Praj Industries surges 8% on developing eco-friendly bitumen

Shares of Praj Industries moved higher by 8 per cent to hit a new high of Rs 356.80 on the BSE in intra-day trade on Tuesday after the company announced that Circular Biobased Delta has approved Praj’s Bio-bitumen samples processed from purified lignin, as a part of their flagship CHAPLIN program. The Netherlands-based Circular Biobased Delta is one of Europe’s premier consortia to promote bio-economy.

Lignin is one of the co-products resulting from the second generation ethanol plants, paper-making and also from compressed bio-gas plants. Bitumen is a black viscous mixture of hydrocarbons produced by fractionation of crude oil and has wide applications in road construction and roofing as a binder.

Praj has now developed a proprietary process (under patenting) to convert the crude lignin into Bio-bitumen which has the potential to replace this fossil-based bitumen and offer eco-friendly green bitumen.
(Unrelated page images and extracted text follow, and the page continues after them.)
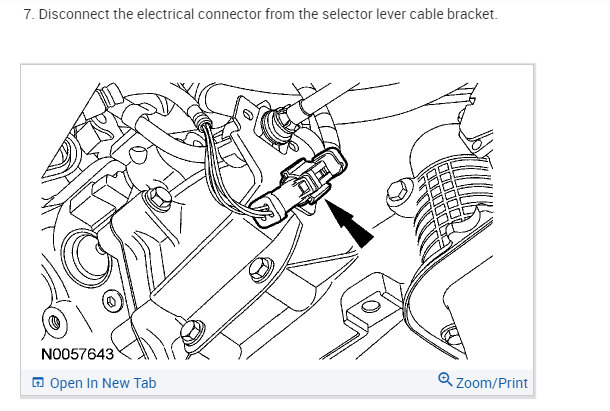 7. Disconnect the electrical connector from the selector lever cable bracket.

N0057643

Open In New Tab

Zoom/Print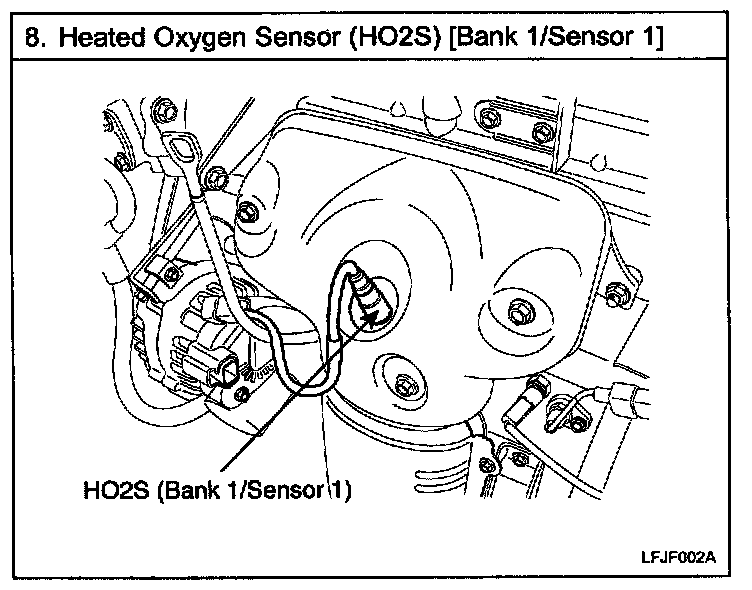 8. Heated Oxygen Sensor (HO2S) [Bank 1/Sensor 1]

HO2S (Bank 1/Sensor 1)

LFJF002A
The binding and viscoelastic property of Bio-bitumen makes it useful for applications in asphalt.

Circular Biobased Delta (CBBD) facilitates cooperation between knowledge centres, public authorities and industry to grow usage of biomass as a raw material in the chemical, construction and packaging industries. Under its flagship program CHAPLIN, it aims at stimulating the development and commercialisation of Bio-bitumen as a binder for use in asphalt so as to improve the greening approach in road construction while reducing CO2 intensity, the company said in a press release.

The stock price of Praj Industries surpassed its previous high of Rs 351 touched on May 11, 2021. In the past six months, the stock has zoomed 360 per cent as compared a to 14 per cent gain in the S&P BSE Sensex.

The company reported a robust performance for the quarter ended March 2021 (Q4FY21) with its consolidated net profit more than doubling to Rs 52 crore, on the back of higher operating income. It had reported a profit of Rs 24.86 crore in the year-ago quarter.

The company’s income from operations during the quarter under review jumped by 91 per cent year-on-year (YoY) to Rs 567 crore from Rs 296 crore in the corresponding quarter of the previous fiscal. Earnings before interest, taxes, depreciation and amortisation (EBITDA) margins improved by 233 basis points (bps) to 13.21 per cent from 10.88 per cent in Q4FY20.

The company said order intake during the quarter stood at Rs 650 crore. The consolidated order backlog as of March 31, 2021, was at Rs 1,748 crore (FY20 order backlog at Rs 1,083 crore), which comprised 85 per cent domestic orders and 15 per cent international orders.

At 12:45 pm, the stock was trading 6 per cent higher at Rs 350 on the BSE, as compared to a 1.3 per cent rise in the S&P BSE Sensex. A combined 5.2 million equity shares had changed hands on the counter on the NSE and BSE so far.